WAITING TO EXHALE follows the relationship struggles of
four black women, showing a bleak world where men are pigs. No, I
don't take offense at the depiction. I know I'm not a pig, even though I
do eat like one. And for those of you who are wondering if a white boy
like me could ever begin to appreciate a movie about black women, I
must remind you I was a black woman in a past life. And I spent my
entire senior year in high school immersed in their culture and queen,
Aretha the #551 bus driver.
The characters in this movie were waiting to exhale. I was
waiting for the movie get good. They got their wish, but I never did.
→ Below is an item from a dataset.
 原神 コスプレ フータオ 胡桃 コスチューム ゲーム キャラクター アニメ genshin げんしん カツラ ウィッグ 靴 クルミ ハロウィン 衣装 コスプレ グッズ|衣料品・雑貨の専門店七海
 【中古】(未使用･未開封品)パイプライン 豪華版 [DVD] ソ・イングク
WAITING TO EXHALE is an uneven movie with some good scenes
and some bad scenes, some that work well and others that don't. The
cast is likeable,though, and the performances are exemplary, especially
from Angela "Tina Turner" Basset. Pop star Whitney Houston has
even matured acting-wise from THE BODYGUARD, though her theme
song this time, "Exhale (Shoop, Shoop)" is no "I Will Always Love
You."
Savannah (Houston) enjoys casual sex with various people,
but is in love with a married man who promises time after time that
he's going to leave his wife, but never quite gets around to it.
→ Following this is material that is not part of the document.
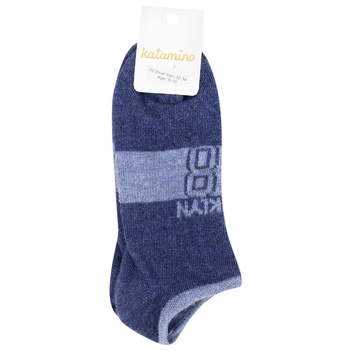 Katamino Children's Socks for Boys 9-10years - buy, prices for - photo 3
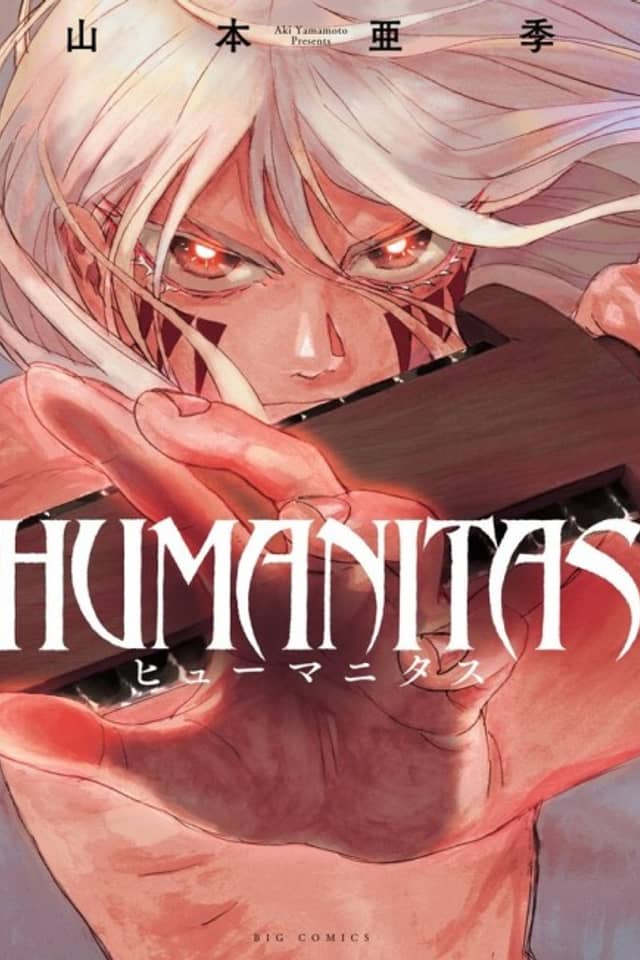 HUMANITAS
Meanwhile, Angela Basset's husband has already left her for a white
woman, so she does what any woman would do in that situation--she
gathers all her husband's belongings up, takes them out to his car and
lights it on fire, in what is undoubtedly the most powerful scene in the
movie.
Meanwhile, Robin is in Savannah's predicament and also has
a crackhead boyfriend, while Gloria, the heavyset woman, is
contemplating a renewed relationship with the on-again/off-again
father of her teenage son. All of them are looking for love in all the
wrong places with all the wrong people, but rest assured the movie
does end for the most part happily, with uncredited performances from
Wesley Snipes and Gregory Hines livening things up.
I couldn't say how much of this movie accurately portrays the
contemporary dating scene, because I've never been part of the
contemporary dating scene, but there is a lot of sex involved (in the
movie, not with me), not the nude kind, but the fully-clothed bump-
and-grind stuff. WAITING TO EXHALE has a lot of good elements,
but a lot of mediocre or bad ones bringing it down. The four leads are
all good and the depictions of their strong friendship are touching, but
the story could have been told with some tigher editing and a few less
voiceovers from the characters in corny prose lifted directly from the
novel this movie was based on... There, I'm done. I can exhale now.